▸ **STATED PROBLEM**
From the entries below, pull out each line that contains the word "globe".

▸ **RECORDS FOR PROCESSING**
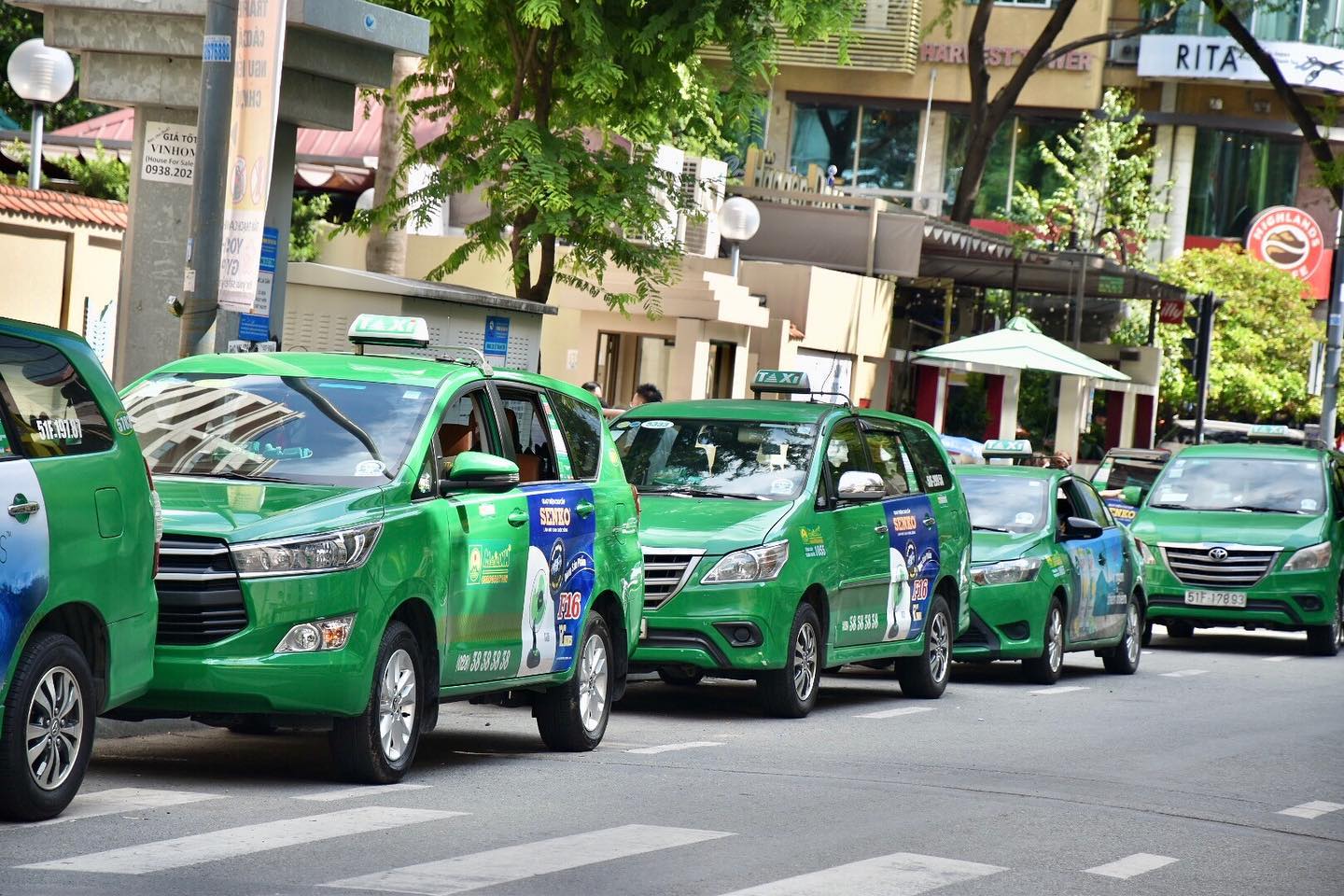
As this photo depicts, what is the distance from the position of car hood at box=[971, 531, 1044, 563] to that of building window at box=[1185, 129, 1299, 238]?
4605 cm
* * *
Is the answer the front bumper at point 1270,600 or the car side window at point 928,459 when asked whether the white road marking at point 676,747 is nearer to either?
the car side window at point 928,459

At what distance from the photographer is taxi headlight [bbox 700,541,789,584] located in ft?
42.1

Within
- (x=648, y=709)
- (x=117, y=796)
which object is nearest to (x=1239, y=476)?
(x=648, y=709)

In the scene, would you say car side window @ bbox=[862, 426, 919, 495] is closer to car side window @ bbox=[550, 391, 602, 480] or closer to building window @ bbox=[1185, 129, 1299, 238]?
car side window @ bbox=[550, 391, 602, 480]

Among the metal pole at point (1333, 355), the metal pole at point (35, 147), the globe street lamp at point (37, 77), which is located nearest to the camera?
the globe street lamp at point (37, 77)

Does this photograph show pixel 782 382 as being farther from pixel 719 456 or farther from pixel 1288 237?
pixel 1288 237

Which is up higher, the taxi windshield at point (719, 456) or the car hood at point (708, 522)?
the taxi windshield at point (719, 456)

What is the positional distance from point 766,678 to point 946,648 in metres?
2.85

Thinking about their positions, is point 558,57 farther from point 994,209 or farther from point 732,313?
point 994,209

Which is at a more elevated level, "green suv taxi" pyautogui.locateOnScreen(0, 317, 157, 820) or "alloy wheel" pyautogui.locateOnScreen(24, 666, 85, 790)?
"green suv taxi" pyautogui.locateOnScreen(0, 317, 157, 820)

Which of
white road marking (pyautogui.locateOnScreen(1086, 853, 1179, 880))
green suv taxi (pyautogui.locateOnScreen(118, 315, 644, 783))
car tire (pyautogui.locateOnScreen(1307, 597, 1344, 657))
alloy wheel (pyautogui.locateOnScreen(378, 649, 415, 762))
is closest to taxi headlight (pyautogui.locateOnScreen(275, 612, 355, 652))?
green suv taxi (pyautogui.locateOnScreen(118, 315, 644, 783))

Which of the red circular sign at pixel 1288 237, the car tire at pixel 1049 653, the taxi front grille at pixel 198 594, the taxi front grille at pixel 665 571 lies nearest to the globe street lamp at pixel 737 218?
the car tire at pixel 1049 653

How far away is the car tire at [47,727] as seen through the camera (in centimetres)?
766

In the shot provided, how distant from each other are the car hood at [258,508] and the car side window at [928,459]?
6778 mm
...
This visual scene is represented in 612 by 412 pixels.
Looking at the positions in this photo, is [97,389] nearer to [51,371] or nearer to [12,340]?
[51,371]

▸ **WRITTEN REPLY**
Among the metal pole at point (1333, 355), the metal pole at point (35, 147), the globe street lamp at point (37, 77), which is located nearest to the camera?
the globe street lamp at point (37, 77)
Which of the red circular sign at pixel 1288 237, the car tire at pixel 1049 653, the taxi front grille at pixel 198 594, the taxi front grille at pixel 665 571 lies nearest to the globe street lamp at pixel 737 218?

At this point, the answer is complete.